Although quick side note I realised thanks to going through the understanding of the vector maths that using the geometry position vector would affect both the voronoi cells and orientations if I moved the object due to it being linked to the world coordinates. Using the Object Texture Coordinates instead fixes these values to the object itself:

So I hope this explanation helps anyone like me trying to learn procedural methods as well as just revising their vector maths.

Using the object coordinates to drive the voronoi cells means that the cells all take on the same vector equal to the one at the centre of the each voronoi cells.

Subtracting the voronoi position vector from the object vector causes each cell to produce vectors that are inward facing towards the centre of each cell.

Taking those resulting vectors and performing a dot product with the geometry tangent vector causes the result to be essentiually a measure of alignment of the inward facing vectors with the tangent vector, thus producing a gradient in the tangent direction of each cell.
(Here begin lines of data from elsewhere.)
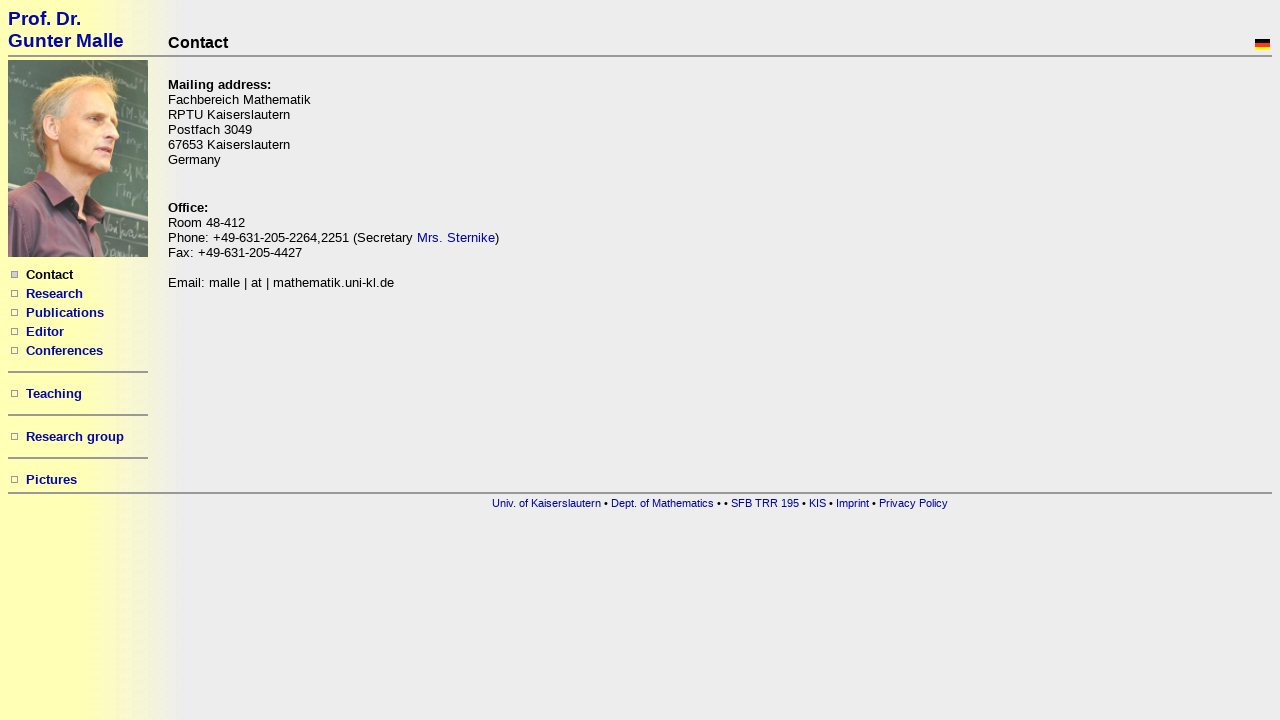

--- FILE ---
content_type: text/html
request_url: https://agag-malle.math.rptu.de/~malle/en/index.html
body_size: 1466
content:
<!DOCTYPE HTML PUBLIC "-//W3C//DTD HTML 4.01 Transitional//EN" "http://www.w3.org/TR/html4/loose.dtd">
<html>
<head>
<title> Gunter Malle </title>
<meta http-equiv="content-type" content="text/html; charset=iso-8859-1">
<link rel="shortcut icon" href="/~malle/pics/cubic.ico">
<style type="text/css">
p,td { font-family: arial, sans-serif; font-size: 13px }
h1,h2,h3,h4,.h1,.h2,.h3,.h4 { font-family: arial, sans-serif }
h1,h2,h3,h4 { margin-bottom: 0 }
h1,.h1 { font-size: 25px }
h2,.h2 { font-size: 19px }
h3,.h3 { font-size: 16px }
h4,.h4 { font-size: 13px }
a:link,a:visited,a:active { text-decoration: none }
a:hover { text-decoration: underline }
</style>
<script type="text/javascript">
<!--
on=new Image();
on.src="/~malle/pics/on.gif";
function raise(name)
{
  window.document.images[name].src=on.src;
}
off=new Image();
off.src="/~malle/pics/off.gif";
function lower(name)
{
  window.document.images[name].src=off.src;
}
//-->
</script>
</head>
<body background="/~malle/pics/bg.jpg" bgcolor="#ededed" text="black" link="#0207ac" alink="#0107ac" vlink="#0007ac">
<table width="100%" border="0" cellpadding="0" cellspacing="0" summary="">
<tr>
<th width="160" align="left" valign="bottom" class="h2">
<a href="mailto:malle|at|mathematik.uni-kl.de">
<b>Prof. Dr.<br> Gunter Malle</b>
</a>
</th>
<td width="20">
<img src="/~malle/pics/empty.gif"
  width="20"
  height="1" alt="">
</td>
<th width="860" align="left" valign="bottom" class="h3">
<b>Contact</b>
</th>
<td align="right" valign="bottom">
<table border="0" cellpadding="2" cellspacing="0" summary="">
<tr>
<td align="center" valign="middle">
<a href="../de/index.html"> <img src="/~malle/pics/de.gif" alt=""> </a>

</td>
</table>
</td>
</tr>
<tr><td colspan="4" height="8" valign="middle">
<img src="/~malle/pics/bar.gif" width="100%" height="2" alt="">
</td></tr>
<tr>
<td width="140" align="left" valign="top">
<table width="140" border="0" cellpadding="0" cellspacing="0" summary="">
<tr><td><img src="/~malle/gmalle.jpg" width="140" alt=""></td></tr>
<tr><td height="8"></td></tr>
<tr><td>
<table border="0" cellpadding="2" cellspacing="0" summary="">
<tr>
<td width="12" align="left" valign="top">
<img src="/~malle/pics/on.gif" alt="">
</td>
<th align="left" valign="top" class="h4">
  
  Contact
</th>
</tr>
</table>
</td></tr>
<tr><td>
<table border="0" cellpadding="2" cellspacing="0" summary="">
<tr>
<td width="12" align="left" valign="top">
<img src="/~malle/pics/off.gif" name="interests" alt="">
</td>
<th align="left" valign="top" class="h4">
<a href="interests.html"
    onmouseover="raise('interests')"
    onmouseout="lower('interests')">
  
  Research
</a>
</th>
</tr>
</table>
</td></tr>
<tr><td>
<table border="0" cellpadding="2" cellspacing="0" summary="">
<tr>
<td width="12" align="left" valign="top">
<img src="/~malle/pics/off.gif" name="publications" alt="">
</td>
<th align="left" valign="top" class="h4">
<a href="publications.html"
    onmouseover="raise('publications')"
    onmouseout="lower('publications')">
  
  Publications
</a>
</th>
</tr>
</table>
</td></tr>
<tr><td>
<table border="0" cellpadding="2" cellspacing="0" summary="">
<tr>
<td width="12" align="left" valign="top">
<img src="/~malle/pics/off.gif" name="editor" alt="">
</td>
<th align="left" valign="top" class="h4">
<a href="editor.html"
    onmouseover="raise('editor')"
    onmouseout="lower('editor')">
  
  Editor
</a>
</th>
</tr>
</table>
</td></tr>
<tr><td>
<table border="0" cellpadding="2" cellspacing="0" summary="">
<tr>
<td width="12" align="left" valign="top">
<img src="/~malle/pics/off.gif" name="conferences" alt="">
</td>
<th align="left" valign="top" class="h4">
<a href="conferences.html"
    onmouseover="raise('conferences')"
    onmouseout="lower('conferences')">
  
  Conferences
</a>
</th>
</tr>
</table>
</td></tr>
<tr><td height="8"></td></tr>
<tr><td height="8" valign="middle">
<img src="/~malle/pics/bar.gif" width="100%" height="2" alt="">
</td></tr>
<tr><td height="8"></td></tr>
<tr><td>
<table border="0" cellpadding="2" cellspacing="0" summary="">
<tr>
<td width="12" align="left" valign="top">
<img src="/~malle/pics/off.gif" name="teaching" alt="">
</td>
<th align="left" valign="top" class="h4">
<a href="teaching.html"
    onmouseover="raise('teaching')"
    onmouseout="lower('teaching')">
  
  Teaching
</a>
</th>
</tr>
</table>
</td></tr>
<tr><td height="8"></td></tr>
<tr><td height="8" valign="middle">
<img src="/~malle/pics/bar.gif" width="100%" height="2" alt="">
</td></tr>
<tr><td height="8"></td></tr>
<tr><td>
<table border="0" cellpadding="2" cellspacing="0" summary="">
<tr>
<td width="12" align="left" valign="top">
<img src="/~malle/pics/off.gif" name="group" alt="">
</td>
<th align="left" valign="top" class="h4">
<a href="group.html"
    onmouseover="raise('group')"
    onmouseout="lower('group')">
  
  Research group
</a>
</th>
</tr>
</table>
</td></tr>
<tr><td height="8"></td></tr>
<tr><td height="8" valign="middle">
<img src="/~malle/pics/bar.gif" width="100%" height="2" alt="">
</td></tr>
<tr><td height="8"></td></tr>

<tr><td>
<table border="0" cellpadding="2" cellspacing="0" summary="">
<tr>
<td width="12" align="left" valign="top">
<img src="/~malle/pics/off.gif" name="picies" alt="">
</td>
<th align="left" valign="top" class="h4">
<a href="picies.html"
    onmouseover="raise('picies')"
    onmouseout="lower('picies')">
  
  Pictures
</a>
</th>
</tr>
</table>
</td></tr>
</table>
</td>
<td width="20">
<img src="/~malle/pics/empty.gif"
  width="20"
  height="1" alt="">
</td>
<td width="100%" colspan="2" align="left" valign="top">
<h4>Mailing address:</h4>
Fachbereich Mathematik<br>
RPTU Kaiserslautern<br>
Postfach 3049<br>
67653 Kaiserslautern<br>
Germany<br><br>
<h4>Office:</h4>
Room 48-412<br>
Phone: +49-631-205-2264,2251
 (Secretary <a href="//www.mathematik.uni-kl.de/~sternike/">Mrs. Sternike</a>)<br>
Fax: +49-631-205-4427<br><br>
Email: malle | at | mathematik.uni-kl.de
<br>
</td>
</tr>
<tr><td colspan="4" height="8" valign="middle">
<img src="/~malle/pics/bar.gif" width="100%" height="2" alt="">
</td></tr>
<tr>
<td colspan="2"></td>
<td colspan="2" align="center" valign="top">
<small>
<a href="https://www.uni-kl.de">Univ. of Kaiserslautern</a>
&#8226;
<a href="https://www.mathematik.uni-kl.de/">Dept. of Mathematics</a>
&#8226;
<a href="https://math.rptu.de/ags/agag"> </a>
&#8226;
<a href="https://www.computeralgebra.de/sfb/">SFB TRR 195 </a>
&#8226;
<a href="https://www.kis.uni-kl.de">KIS</a>
&#8226;
<a href="https://www.uni-kl.de/impressum/">Imprint</a>
&#8226;
<a href="https://www.uni-kl.de/datenschutzerklaerung/">Privacy Policy</a>
</small>
</td>
</tr>
</table>
</body>
</html>
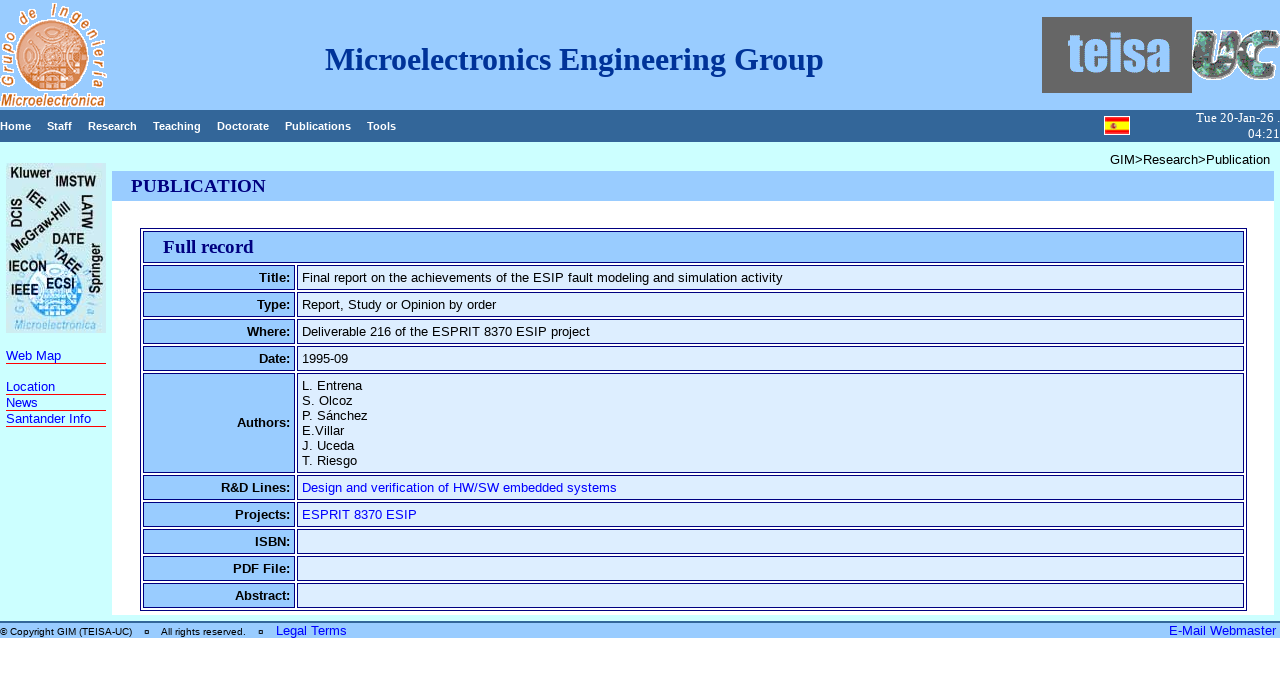

--- FILE ---
content_type: text/html; charset=iso-8859-1
request_url: https://www.teisa.unican.es/gim/en/publicacion?id=206
body_size: 5759
content:
<HTML>

<HEAD>
	<META HTTP-EQUIV="Content-Type" CONTENT="text/html;CHARSET=iso-8859-1">
	<TITLE> GIM, Publication, full record </TITLE>
	<LINK href="../utils/estilos.css" rel=STYLESHEET type=text/css>
</HEAD>

<BODY BGCOLOR="white" leftMargin=0 topMargin=0 MARGINWIDTH="0" MARGINHEIGHT="0">

<TABLE BORDER="0" bgColor=#99ccff cellPadding=0 cellSpacing=0 WIDTH="100%">
	<TR>
		<TD align=left height=110 vAlign=center width=107>
			<A href="welcome"><IMG alt="Microelectronics Engineering Group"
				border=0 src="../images/gim.gif"></A></TD>
		<TD align=center height="110" vAlign=center width="100%"><IMG border=0 height=1 src="../images/pixel.gif" width=398><FONT size=1px><BR></FONT>
			<H1>Microelectronics Engineering Group</H1></TD>
		<TD align=left height=110 vAlign=center width=150>
			<A href="http://www.teisa.unican.es"><IMG alt="Electronics Technology, Systems and Automation Engineering Department"
				border=0 src="../images/teisa.gif"></A></TD>
		<TD align=left height=110 vAlign=center width=125>
			<IMG border=0 height=1 src="../images/pixel.gif" width=37><A href="http://www.unican.es"><IMG alt="University of Cantabria"
				border=0 src="../images/uc.gif"></A></TD>
	</TR>
  <TR>
    <TD height="19" colSpan=2 align=left bgColor=#336699 vAlign=center width="100%">
	<A class=netnav href="index"        >Home</A>&nbsp;&nbsp;&nbsp;
	<A class=netnav href="personas"     >Staff</A>&nbsp;&nbsp;&nbsp;
	<A class=netnav href="investigacion">Research</A>&nbsp;&nbsp;&nbsp;
	<A class=netnav href="docencia"     >Teaching</A>&nbsp;&nbsp;&nbsp;
	<A class=netnav href="doctorado"    >Doctorate</A>&nbsp;&nbsp;&nbsp;
	<A class=netnav href="publicaciones">Publications</A>&nbsp;&nbsp;&nbsp;
	<A class=netnav href="herramientas">Tools</A>&nbsp;&nbsp;&nbsp;
    </TD>
   <TD height=19 align=center bgColor=#336699> <A href=/gim/es/publicacion?id=206><IMG border=0 alt="versión en español" src="../images/bandera_espanola.gif"></A></TD>
    <TD height="19" align=right bgColor=#336699 vAlign=center width="100%">
	<FONT color=#ffffff size=2 face="Arial Narrow">Tue 20-Jan-26 . 04:21</FONT>
  </TR>
</TABLE>

<TABLE BORDER="0" bgColor=#ccffff cellPadding=0 cellSpacing=6 WIDTH="100%">
	<TR>
		<TD align=left vAlign=top width=174> <BR>
			<IMG WIDTH="100" HEIGHT="170" border=0 src="../images/publicaciones.jpg"> <BR><BR>
			<A href="mapaWeb">Web Map</A><BR>
			<IMG border=0 height=1 src="../images/raya.gif" width="100%"><BR><BR>
			<A href="localizacion">Location</A><BR>
			<IMG border=0 height=1 src="../images/raya.gif" width="100%"><BR>
			<A href="noticias">News</A><BR>
			<IMG border=0 height=1 src="../images/raya.gif" width="100%"><BR>
			<A href="info_santander">Santander Info</A><BR>
			<IMG border=0 height=1 src="../images/raya.gif" width="100%"><BR>

		</TD>
		<TD align=left vAlign=top width="100%">
			<TABLE BORDER="0" bgColor=#ffffff cellPadding=4 cellSpacing=0 WIDTH="100%">
				<TR>
					<TD colSpan=2 bgColor=#ccffff align=right vAlign=top> GIM>Research>Publication </TD>
				</TR>

				<TR> <TD align="left" Valign="middle" bgColor=#99ccff><SPAN STYLE="font-size : 14pt"><FONT face="Arial Narrow" color=navy><B> &nbsp;&nbsp;&nbsp;PUBLICATION </B></FONT></SPAN></TD></TR>
				<TR> <TD>&nbsp;</TD> </TR>
	
				<TR> <TD align=center vAlign=top>
					<TABLE BORDER="1" BORDERCOLOR=navy bgColor=white cellPadding=4 cellSpacing=2 WIDTH="96%">
						<TR> <TD colSpan=2 align=left Valign=middle bgColor=#99ccff><SPAN STYLE="font-size : 14pt"><FONT face="Arial Narrow" color=navy><B> &nbsp;&nbsp;&nbsp;Full record </B></FONT></SPAN> </TD> </TR>
						<TR> <TD align=right Valign=middle bgColor=#99ccff><B>Title:</B></TD><TD bgColor=#ddeeff>Final report on the achievements of the ESIP fault modeling and simulation activity</TD></TR>
						<TR> <TD align=right Valign=middle bgColor=#99ccff><B>Type:</B></TD><TD bgColor=#ddeeff>Report, Study or Opinion by order </TD>
						</TR>
						<TR> <TD align=right Valign=middle bgColor=#99ccff><B>Where:</B></TD><TD bgColor=#ddeeff>Deliverable 216 of the ESPRIT 8370 ESIP project</TD></TR>
						<TR> <TD align=right Valign=middle bgColor=#99ccff><B>Date:</B></TD><TD bgColor=#ddeeff>1995-09</TD></TR>
						<TR> <TD align=right Valign=middle bgColor=#99ccff><B>Authors:</B></TD><TD bgColor=#ddeeff>
								L. Entrena<BR>
								S. Olcoz<BR>
								P. Sánchez<BR>
								E.Villar<BR>
								J. Uceda<BR>
								T. Riesgo<BR>
							</TD>
						</TR>
						<TR> <TD align=right Valign=middle bgColor=#99ccff><B>R&D Lines:</B></TD><TD bgColor=#ddeeff>
							<A href="tema?id=4">Design and verification of HW/SW embedded systems</A><BR>
							</TD>
						</TR>
						<TR> <TD align=right Valign=middle bgColor=#99ccff><B>Projects:</B></TD><TD bgColor=#ddeeff>
							<A href="proyecto?id=26">ESPRIT 8370 ESIP</A><BR>
							</TD>
						</TR>
						<TR> <TD align=right Valign=middle bgColor=#99ccff><B>ISBN:</B></TD><TD bgColor=#ddeeff></TD></TR>
						<TR> <TD align=right Valign=middle bgColor=#99ccff><B>PDF File:</B></TD><TD bgColor=#ddeeff>
							</TD>
						</TR>
						<TR> <TD align=right Valign=middle bgColor=#99ccff><B>Abstract:</B></TD><TD bgColor=#ddeeff></TD></TR>
					</TABLE></TD>
				</TR>
			</TABLE>
		</TD>
	</TR>
</TABLE>
<TABLE border=0 cellPadding=0 cellSpacing=0 width="100%">
	<TR bgColor=#336699><TD colspan=2><IMG border=0 height=2 src="../images/pixel.gif"></TD></TR>
	<TR bgColor=#99ccff><TD><FONT size=1>© Copyright GIM (TEISA-UC) &nbsp;&nbsp; ¤ &nbsp;&nbsp; All rights reserved. &nbsp;&nbsp; ¤ &nbsp;&nbsp; <A href="http://www.teisa.unican.es/teisa/copyright.shtml">Legal Terms</A></FONT></TD><TD align=right><A href="mailto:allende@teisa.unican.es?subject=GIM Webmaster: ">E-Mail Webmaster&nbsp;</A></TD></TR>
</TABLE>
</body>
</html>
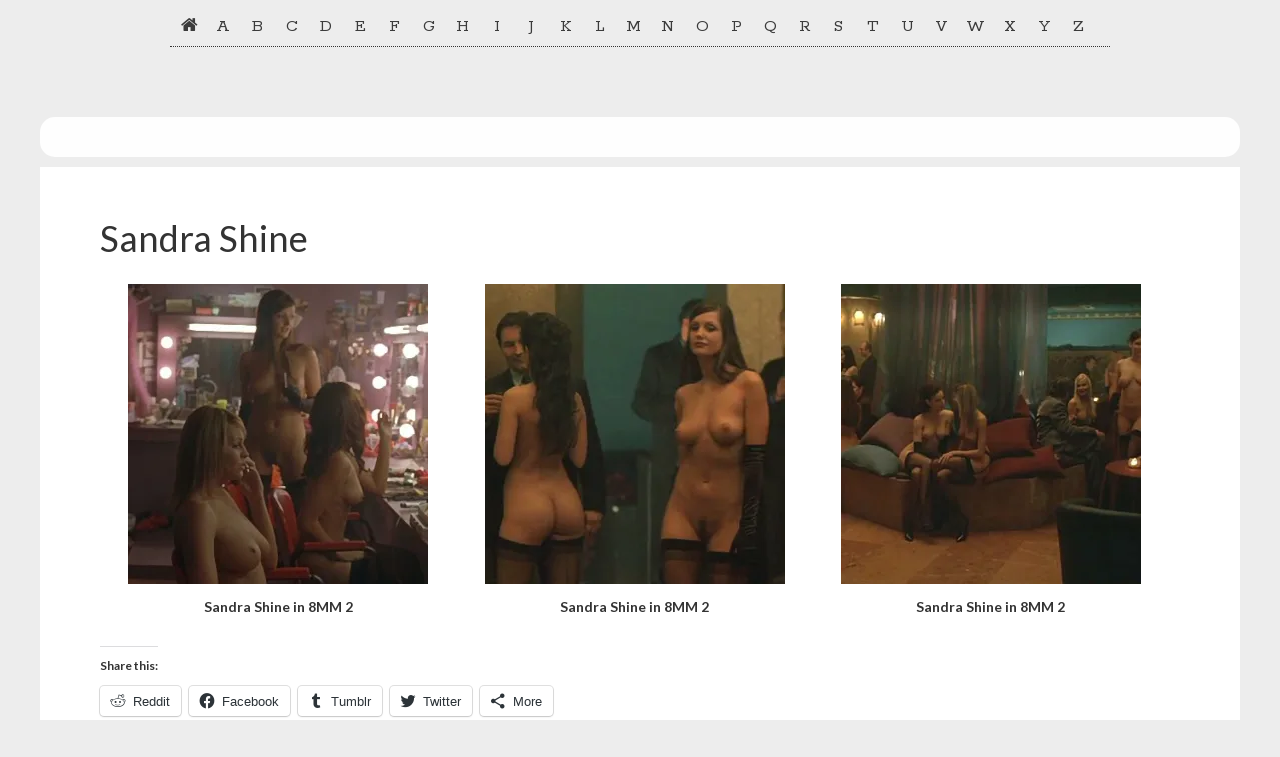

--- FILE ---
content_type: text/css
request_url: https://celebskin.com/wordpress/wp-content/themes/celebskin/custom.css?ver=6.2.8
body_size: 232
content:
/*nav li {*/
    /*white-space: nowrap;*/
    /*display: block;*/
    /*position: relative;*/
/*}*/
/*nav a {*/
    /*cursor: default;*/
    /*display: block;*/
    /*position: relative;*/
/*}*/
/*nav a[href] {*/
    /*cursor: pointer;*/
/*}*/
/*nav a[href="#"] {*/
    /*cursor: default;*/
/*}*/
/*nav a:hover {*/
    /*border-bottom-width: 0 !important;*/
/*}*/
/*nav li.sub > a:after {*/
    /*content: "›";*/
/*}*/

/* =Level 0 */
nav > ul > li {
    float: left;
    margin-right: 28px;
}
nav > ul > li > a:after {
    padding-left: 4px;
}
nav > ul > li.right {
    float: right;
    margin-left: 28px;
    margin-right: 0;
}

.container {
    margin: 10px auto 20px auto;
    position: relative;
    width: 940px;
    line-height: 24px;
    border-color: #b2b2b2;
    /*border-top: 1px dotted;*/
    border-bottom: 1px dotted;
    clear:both;
}

#nav-main {
    font-size: 18px;
    font-family: 'Rokkitt', 'Times New Roman', serif;
    letter-spacing: -4px;
    padding: 5px 0;
    height:36px;
}

#nav-main ul li
{
    text-align: center;
    width: 3.64%;
    margin: 0 auto;
}

#nav-main a {
    color:#3b3b3b !important;
    text-decoration: none;
}

/*#nav-main > ul {*/
    /*margin: 0 auto;*/
/*}*/
/*#nav-main li ul {*/
    /*padding-top: 5px;*/
    /*left: -2px;*/
/*}*/
/*#nav-main li ul li {*/
    /*box-shadow: 2px 2px 2px 0 rgba(0, 0, 0, 0.1);*/
/*}*/

figure.thick {
    padding: 10px;
    background-color: #DCDCDC;
    border: 1px solid #BDBDBD;
    margin: 10px;
    text-align: center;
}

#mobile-genesis-nav-primary {
    display: none !important;
}
#genesis-nav-primary {
    display:none !important;
}


--- FILE ---
content_type: text/plain
request_url: https://www.google-analytics.com/j/collect?v=1&_v=j102&a=427741756&t=pageview&_s=1&dl=https%3A%2F%2Fcelebskin.com%2Fsandra-shine%2F&ul=en-us%40posix&dt=Sandra%20Shine%20-%20Nude%20Celebrities&sr=1280x720&vp=1280x720&_u=IEBAAEABAAAAACAAI~&jid=2030714140&gjid=749587097&cid=1631782083.1762749544&tid=UA-29468878-1&_gid=1712060471.1762749544&_r=1&_slc=1&z=1151269109
body_size: -450
content:
2,cG-TKEKS2ZHH8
Doing the cross product of the normal and tangent geometry vectors creates a bi-tangent vector across each surface which is another tangent vector that is perpendicular to both the tangent and normal vector (hence its name of bi-tangent).

Performing the dot product of this vector with the subtracted voronoi and geometry vector (which produces the field of inward facing vectors towards the centre of the voronoi cell) creates another scalar gradient which is actually perpendicular to the previously created one.

Combining these two as X and Y components with Z=0 creates a field of 2D vectors with X Y values along each voronoi cell. These vectors contain gradient information in both the X and Y directions, essentially capturing how aligned the inward-facing vectors are with both the Tangent and the Bitangent (or the secondary Tangent perpendicular to the first).

Then we use a single RGB channel from the voronoi colour cells to drive a random rotational value in the Z direction through the mapping node to rotate the resulting gradients in random directions.

It was so useful to run through a working example.

To @LordoftheFleas, What I am trying to do in the end is also add in the ability to vary the intensity of the gradient (so affect the contrast of the bump per cell), as well as the average height of each cell (so brightness) so that the texture can affect the direction of the crystals, slant, and height. So that is what I will work on next. Thank you for the help.